In addition to such transit criteria, I’m also keeping my eye on aviation news. Some connecting airports, such as Amsterdam and Hong Kong, change their rules more frequently, which makes me hesitant to choose those options. The rules could very well change between booking and actually flying and lead to a headache later on.
Can a good lounge make or break your trip? Not in my opinion, though I know plenty of other flyers disagree.
Don’t get me wrong: if I have a few hours to kill, I’m definitely going to spend it at the best lounge I can access. At the same time, I don’t go out of my way to sample amenities.
The Points Guy has a great collection of airport lounge reviews from around the world, including ones you may be able to access to when flying premium class or just by showing a Priority Pass membership. I read these reviews more to build anticipation for my trip than to actually choose a preferred award flight.
Giving each criterion a ranking
The importance of each factor can change depending on where I’m flying. I wanted a nonstop flight when heading to Australia since the alternatives meant flying hours and hours out of my way. For other ultra-long-haul flights with more options, I look for a careful balance of hard and soft products so I’m comfortable in flight. And for award travel to South America where no airlines truly stand out as exceptional? Price plays a bigger part in my decision.
Plus, let’s be real. Sometimes we book awards for no other reason than because the travel will be new or intriguing. I flew Qatar Airways Qsuites a few years ago because many of my peers had hyped up their signature suite and, naturally, I wanted to check it out. When you use miles, that’s as valid a reason as any other.

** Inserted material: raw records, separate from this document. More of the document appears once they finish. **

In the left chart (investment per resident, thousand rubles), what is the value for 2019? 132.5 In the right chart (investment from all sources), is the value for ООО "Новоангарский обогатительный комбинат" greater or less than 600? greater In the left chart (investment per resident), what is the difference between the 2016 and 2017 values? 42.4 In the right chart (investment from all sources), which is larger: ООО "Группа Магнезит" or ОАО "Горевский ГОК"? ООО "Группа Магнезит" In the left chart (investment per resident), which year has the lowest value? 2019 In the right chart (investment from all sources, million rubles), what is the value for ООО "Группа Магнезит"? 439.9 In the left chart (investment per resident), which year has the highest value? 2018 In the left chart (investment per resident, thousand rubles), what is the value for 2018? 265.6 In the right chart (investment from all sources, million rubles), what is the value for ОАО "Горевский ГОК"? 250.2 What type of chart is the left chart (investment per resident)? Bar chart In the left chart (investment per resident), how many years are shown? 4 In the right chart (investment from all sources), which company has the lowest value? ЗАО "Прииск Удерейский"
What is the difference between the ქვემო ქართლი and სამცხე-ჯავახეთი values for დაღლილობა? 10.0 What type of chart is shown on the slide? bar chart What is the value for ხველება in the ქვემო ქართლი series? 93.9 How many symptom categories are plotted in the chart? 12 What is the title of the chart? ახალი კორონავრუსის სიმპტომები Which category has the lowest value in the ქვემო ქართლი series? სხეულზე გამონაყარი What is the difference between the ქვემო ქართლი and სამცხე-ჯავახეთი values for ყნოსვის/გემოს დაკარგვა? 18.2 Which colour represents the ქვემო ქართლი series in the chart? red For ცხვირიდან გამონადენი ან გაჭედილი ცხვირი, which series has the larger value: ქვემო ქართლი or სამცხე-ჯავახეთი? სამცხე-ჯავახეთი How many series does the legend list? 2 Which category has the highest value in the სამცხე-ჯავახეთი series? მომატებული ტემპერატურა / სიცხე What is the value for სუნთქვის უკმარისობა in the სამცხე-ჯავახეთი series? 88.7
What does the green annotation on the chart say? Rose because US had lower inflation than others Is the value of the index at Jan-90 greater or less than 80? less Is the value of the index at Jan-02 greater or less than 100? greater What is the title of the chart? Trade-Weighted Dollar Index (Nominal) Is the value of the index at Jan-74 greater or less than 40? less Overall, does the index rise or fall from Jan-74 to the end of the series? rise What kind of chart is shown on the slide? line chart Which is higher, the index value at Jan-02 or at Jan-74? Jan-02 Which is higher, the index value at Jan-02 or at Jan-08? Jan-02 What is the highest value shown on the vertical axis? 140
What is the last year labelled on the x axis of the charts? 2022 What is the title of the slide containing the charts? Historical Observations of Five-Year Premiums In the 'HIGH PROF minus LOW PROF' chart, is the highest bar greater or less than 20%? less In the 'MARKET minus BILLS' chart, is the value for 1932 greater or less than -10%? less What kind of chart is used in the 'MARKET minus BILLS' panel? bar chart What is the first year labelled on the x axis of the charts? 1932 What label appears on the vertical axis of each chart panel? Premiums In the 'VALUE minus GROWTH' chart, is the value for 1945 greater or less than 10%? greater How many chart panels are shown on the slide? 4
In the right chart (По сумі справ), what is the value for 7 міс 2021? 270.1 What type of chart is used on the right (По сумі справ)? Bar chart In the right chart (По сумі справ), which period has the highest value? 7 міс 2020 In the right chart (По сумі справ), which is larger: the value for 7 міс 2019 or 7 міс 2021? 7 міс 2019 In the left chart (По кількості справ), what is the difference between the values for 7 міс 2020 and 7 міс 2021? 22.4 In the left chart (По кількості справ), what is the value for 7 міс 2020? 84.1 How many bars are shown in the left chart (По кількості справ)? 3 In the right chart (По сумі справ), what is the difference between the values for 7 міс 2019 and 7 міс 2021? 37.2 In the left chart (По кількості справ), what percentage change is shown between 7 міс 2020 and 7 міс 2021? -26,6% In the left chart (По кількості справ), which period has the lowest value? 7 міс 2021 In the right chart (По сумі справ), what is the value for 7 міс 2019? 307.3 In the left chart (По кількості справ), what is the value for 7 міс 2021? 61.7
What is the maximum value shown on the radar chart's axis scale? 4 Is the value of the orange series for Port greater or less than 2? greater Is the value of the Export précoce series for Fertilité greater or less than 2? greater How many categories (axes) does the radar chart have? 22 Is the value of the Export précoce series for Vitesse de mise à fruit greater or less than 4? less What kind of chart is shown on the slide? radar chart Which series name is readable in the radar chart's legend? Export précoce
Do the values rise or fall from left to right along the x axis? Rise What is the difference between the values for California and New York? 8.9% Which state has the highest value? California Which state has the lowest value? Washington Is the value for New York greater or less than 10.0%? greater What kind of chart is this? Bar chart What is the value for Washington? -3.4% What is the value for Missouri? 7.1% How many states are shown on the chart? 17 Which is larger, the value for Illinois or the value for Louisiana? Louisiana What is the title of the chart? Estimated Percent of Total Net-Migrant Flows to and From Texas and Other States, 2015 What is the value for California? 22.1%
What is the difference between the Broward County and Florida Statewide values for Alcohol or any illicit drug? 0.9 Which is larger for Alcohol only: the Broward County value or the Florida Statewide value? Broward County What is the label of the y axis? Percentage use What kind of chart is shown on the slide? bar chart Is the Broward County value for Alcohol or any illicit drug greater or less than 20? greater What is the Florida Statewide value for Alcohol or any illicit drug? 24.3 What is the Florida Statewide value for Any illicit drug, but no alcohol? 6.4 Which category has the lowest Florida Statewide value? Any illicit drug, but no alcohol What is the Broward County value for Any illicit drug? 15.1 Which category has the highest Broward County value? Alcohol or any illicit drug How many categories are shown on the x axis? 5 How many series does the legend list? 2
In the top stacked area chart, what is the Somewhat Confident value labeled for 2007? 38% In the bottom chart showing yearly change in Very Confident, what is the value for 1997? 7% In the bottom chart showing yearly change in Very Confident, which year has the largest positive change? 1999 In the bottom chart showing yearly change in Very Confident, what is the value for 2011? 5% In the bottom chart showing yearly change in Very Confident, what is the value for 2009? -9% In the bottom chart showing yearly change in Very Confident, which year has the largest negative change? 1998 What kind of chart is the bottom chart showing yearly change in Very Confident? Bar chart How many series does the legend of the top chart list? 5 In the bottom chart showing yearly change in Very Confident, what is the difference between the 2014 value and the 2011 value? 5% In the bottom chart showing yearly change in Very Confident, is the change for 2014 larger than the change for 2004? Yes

Related: The ultimate guide to Qatar Qsuites
Not all award searches will lead to multiple options, but there are times when you’ll have the opportunity to sort through a variety of flights to determine which is the best option for you for that particular trip. This can be a fun exercise as long as you don’t let yourself get overwhelmed. Taking the time to compare the pros and cons of each option can help you come to the best conclusion. And remember, miles and points still will be saving you a ton of cash in the process, so you win no matter which flight you ultimately choose.